PROBLEM = Return the listing below unchanged, but without pictures.

DATA FOR THIS EXERCISE =
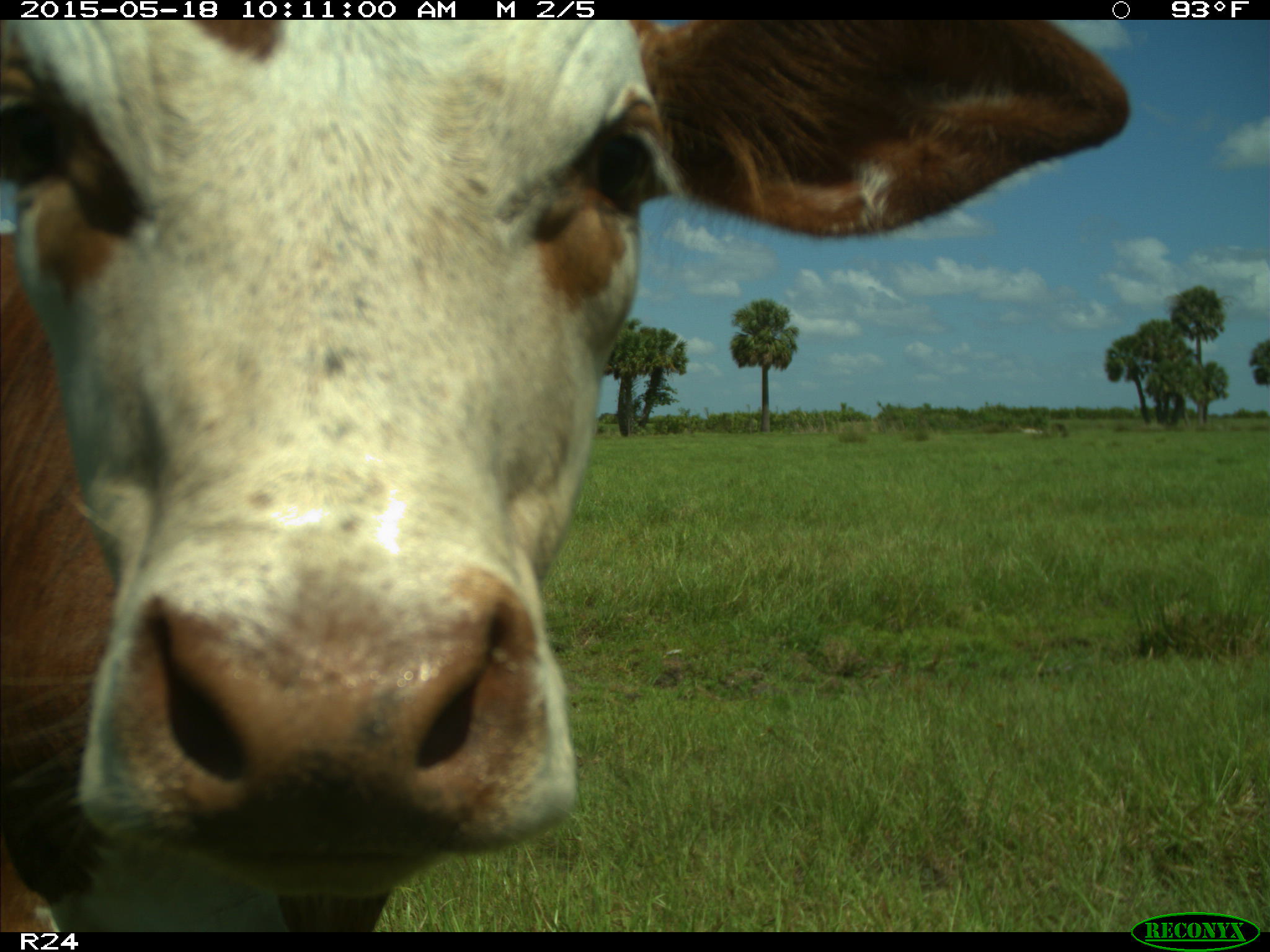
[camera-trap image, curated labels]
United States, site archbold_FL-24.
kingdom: Animalia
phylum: Chordata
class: Mammalia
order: Artiodactyla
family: Bovidae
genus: Bos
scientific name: Bos taurus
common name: domestic cow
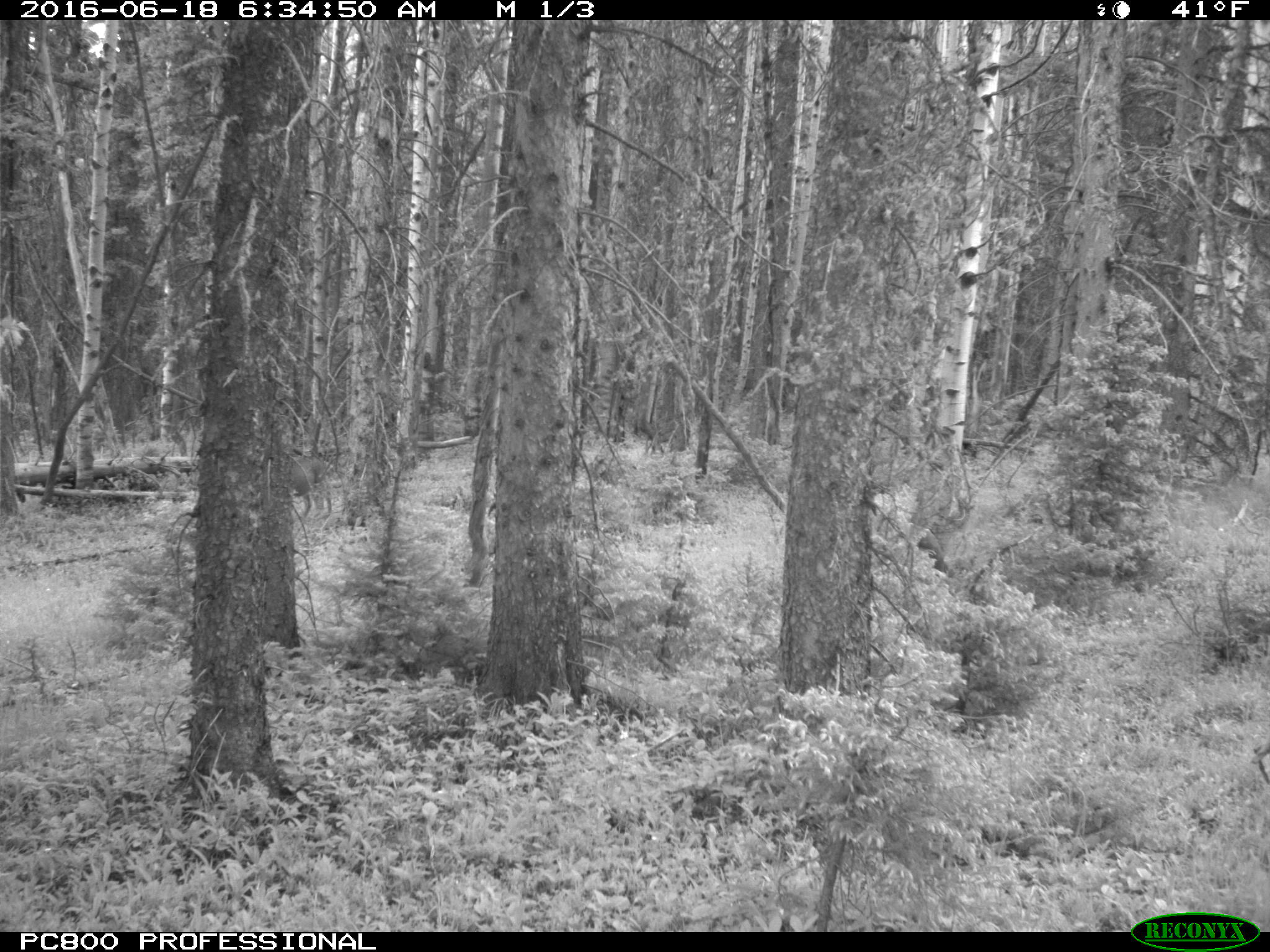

RESULT OF THIS TASK =
[camera-trap image, curated labels]
United States, site archbold_FL-24.
kingdom: Animalia
phylum: Chordata
class: Mammalia
order: Artiodactyla
family: Bovidae
genus: Bos
scientific name: Bos taurus
common name: domestic cow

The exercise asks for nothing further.